>> Begin Material supplied

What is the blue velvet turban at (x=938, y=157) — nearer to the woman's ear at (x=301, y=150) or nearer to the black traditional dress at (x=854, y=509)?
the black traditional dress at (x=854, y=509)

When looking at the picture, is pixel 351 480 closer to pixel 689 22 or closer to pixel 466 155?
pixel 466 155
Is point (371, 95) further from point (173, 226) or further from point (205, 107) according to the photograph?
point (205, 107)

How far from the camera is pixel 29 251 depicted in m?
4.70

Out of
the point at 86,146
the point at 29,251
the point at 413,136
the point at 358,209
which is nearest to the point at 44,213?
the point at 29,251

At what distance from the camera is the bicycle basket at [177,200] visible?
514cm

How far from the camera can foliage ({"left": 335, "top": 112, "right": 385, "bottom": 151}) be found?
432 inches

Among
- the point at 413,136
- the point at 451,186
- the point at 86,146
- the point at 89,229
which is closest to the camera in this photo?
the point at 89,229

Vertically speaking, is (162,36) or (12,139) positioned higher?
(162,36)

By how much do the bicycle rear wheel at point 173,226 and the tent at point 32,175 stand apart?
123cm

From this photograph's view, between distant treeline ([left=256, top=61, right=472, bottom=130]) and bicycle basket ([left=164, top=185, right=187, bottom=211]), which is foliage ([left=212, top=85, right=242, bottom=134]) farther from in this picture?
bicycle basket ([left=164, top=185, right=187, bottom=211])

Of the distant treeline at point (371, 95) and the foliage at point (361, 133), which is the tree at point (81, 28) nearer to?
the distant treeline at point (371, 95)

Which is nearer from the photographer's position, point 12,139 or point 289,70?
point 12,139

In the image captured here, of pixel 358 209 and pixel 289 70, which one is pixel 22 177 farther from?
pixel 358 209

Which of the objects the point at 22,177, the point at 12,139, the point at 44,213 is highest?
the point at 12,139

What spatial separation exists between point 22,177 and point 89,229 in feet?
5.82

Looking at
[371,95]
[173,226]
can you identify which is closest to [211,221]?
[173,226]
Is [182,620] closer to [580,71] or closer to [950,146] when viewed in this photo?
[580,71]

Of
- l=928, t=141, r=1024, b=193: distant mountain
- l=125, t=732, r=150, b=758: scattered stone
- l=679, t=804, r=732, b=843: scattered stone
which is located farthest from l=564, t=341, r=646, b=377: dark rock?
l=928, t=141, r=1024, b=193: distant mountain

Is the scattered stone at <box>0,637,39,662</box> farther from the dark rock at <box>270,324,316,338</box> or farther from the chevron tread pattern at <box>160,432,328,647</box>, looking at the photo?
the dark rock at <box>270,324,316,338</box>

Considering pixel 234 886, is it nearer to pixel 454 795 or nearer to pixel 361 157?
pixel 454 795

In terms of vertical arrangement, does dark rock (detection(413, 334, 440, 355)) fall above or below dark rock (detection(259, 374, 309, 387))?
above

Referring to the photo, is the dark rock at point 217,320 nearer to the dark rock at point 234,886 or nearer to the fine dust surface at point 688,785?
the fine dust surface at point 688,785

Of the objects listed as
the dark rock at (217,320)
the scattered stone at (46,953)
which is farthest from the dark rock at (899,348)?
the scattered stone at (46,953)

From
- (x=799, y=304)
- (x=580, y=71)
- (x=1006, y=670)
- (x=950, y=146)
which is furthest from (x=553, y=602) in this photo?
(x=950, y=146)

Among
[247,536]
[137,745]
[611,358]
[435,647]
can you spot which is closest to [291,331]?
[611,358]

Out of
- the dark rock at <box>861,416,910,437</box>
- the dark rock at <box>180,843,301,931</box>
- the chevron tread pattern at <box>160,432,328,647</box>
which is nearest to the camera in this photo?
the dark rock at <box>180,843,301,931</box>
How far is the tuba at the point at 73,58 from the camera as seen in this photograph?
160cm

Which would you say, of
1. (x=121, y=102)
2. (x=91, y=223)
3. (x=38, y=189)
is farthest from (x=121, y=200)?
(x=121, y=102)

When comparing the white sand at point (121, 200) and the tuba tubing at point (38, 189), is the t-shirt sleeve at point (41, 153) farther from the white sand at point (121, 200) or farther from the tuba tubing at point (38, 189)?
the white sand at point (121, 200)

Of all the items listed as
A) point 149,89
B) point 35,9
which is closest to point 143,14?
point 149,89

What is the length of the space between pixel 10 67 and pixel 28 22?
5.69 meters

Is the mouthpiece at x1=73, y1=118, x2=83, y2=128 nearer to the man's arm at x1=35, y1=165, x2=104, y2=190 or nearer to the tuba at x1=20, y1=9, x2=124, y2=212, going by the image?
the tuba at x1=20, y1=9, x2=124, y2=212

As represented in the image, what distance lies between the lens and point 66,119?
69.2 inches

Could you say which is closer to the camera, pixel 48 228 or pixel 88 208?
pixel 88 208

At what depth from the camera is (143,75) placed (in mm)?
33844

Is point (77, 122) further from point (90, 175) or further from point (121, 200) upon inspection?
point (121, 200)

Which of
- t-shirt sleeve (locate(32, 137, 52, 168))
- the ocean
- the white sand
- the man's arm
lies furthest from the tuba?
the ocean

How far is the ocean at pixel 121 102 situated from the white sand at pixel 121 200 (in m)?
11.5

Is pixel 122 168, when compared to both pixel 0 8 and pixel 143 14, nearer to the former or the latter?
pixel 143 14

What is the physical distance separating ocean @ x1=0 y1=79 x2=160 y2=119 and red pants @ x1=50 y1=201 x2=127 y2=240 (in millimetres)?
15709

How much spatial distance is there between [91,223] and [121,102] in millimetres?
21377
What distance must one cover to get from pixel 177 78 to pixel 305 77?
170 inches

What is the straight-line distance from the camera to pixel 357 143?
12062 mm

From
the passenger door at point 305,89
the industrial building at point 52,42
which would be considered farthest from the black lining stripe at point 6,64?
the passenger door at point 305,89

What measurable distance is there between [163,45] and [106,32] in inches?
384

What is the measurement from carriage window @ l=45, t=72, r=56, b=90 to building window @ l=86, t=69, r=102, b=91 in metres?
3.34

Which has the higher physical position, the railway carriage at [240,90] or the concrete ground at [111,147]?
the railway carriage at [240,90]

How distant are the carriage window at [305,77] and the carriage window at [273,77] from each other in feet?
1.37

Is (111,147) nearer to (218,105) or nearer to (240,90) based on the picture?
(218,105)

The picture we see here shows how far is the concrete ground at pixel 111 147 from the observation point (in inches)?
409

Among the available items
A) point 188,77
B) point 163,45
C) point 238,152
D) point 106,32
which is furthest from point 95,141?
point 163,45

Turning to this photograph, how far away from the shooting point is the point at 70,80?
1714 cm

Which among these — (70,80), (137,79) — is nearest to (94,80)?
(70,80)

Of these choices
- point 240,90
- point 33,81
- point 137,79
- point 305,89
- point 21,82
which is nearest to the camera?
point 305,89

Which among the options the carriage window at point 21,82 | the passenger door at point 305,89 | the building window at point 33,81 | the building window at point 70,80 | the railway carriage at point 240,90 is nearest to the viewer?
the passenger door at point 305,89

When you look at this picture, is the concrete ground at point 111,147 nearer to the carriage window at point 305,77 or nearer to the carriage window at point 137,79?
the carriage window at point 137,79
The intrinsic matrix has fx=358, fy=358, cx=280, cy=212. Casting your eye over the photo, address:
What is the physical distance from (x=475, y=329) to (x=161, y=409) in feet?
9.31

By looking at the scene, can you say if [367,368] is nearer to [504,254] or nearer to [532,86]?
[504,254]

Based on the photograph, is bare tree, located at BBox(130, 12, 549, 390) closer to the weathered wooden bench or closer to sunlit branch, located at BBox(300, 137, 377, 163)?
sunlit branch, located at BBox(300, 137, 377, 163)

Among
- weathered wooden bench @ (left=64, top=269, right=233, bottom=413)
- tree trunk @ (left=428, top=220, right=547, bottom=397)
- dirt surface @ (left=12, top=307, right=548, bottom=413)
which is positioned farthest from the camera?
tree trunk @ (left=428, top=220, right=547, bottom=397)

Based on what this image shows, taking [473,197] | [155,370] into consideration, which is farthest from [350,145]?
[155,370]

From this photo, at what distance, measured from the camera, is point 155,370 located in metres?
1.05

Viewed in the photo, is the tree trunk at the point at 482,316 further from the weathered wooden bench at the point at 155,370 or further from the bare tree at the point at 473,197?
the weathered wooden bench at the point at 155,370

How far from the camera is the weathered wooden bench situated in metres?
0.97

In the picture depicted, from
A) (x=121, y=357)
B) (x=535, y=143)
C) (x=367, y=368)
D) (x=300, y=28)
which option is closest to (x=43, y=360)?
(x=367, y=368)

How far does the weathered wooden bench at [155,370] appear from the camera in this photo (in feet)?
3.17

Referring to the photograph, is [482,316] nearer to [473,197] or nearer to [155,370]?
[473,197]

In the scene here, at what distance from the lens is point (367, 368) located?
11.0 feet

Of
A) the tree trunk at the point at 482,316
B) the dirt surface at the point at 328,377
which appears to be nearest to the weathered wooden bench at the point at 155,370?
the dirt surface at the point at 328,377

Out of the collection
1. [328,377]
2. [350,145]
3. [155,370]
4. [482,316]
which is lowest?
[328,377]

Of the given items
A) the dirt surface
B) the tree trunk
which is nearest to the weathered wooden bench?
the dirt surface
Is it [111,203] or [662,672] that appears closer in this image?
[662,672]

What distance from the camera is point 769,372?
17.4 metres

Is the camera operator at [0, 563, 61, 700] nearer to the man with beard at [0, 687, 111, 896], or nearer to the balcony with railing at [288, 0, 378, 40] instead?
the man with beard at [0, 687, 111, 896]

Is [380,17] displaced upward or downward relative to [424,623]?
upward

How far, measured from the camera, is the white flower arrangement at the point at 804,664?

>> End Material supplied

**Task instructions**
Write out only what runs from the line holding "Out of the collection" through the last line of the records, exactly as shown.

**Response**
Out of the collection
1. [328,377]
2. [350,145]
3. [155,370]
4. [482,316]
which is lowest?
[328,377]

Of the given items
A) the dirt surface
B) the tree trunk
which is nearest to the weathered wooden bench?
the dirt surface
Is it [111,203] or [662,672] that appears closer in this image?
[662,672]

What distance from the camera is point 769,372?
17.4 metres

Is the camera operator at [0, 563, 61, 700] nearer to the man with beard at [0, 687, 111, 896], or nearer to the balcony with railing at [288, 0, 378, 40] instead?
the man with beard at [0, 687, 111, 896]

Is [380,17] displaced upward or downward relative to [424,623]?
upward

How far, measured from the camera, is the white flower arrangement at the point at 804,664?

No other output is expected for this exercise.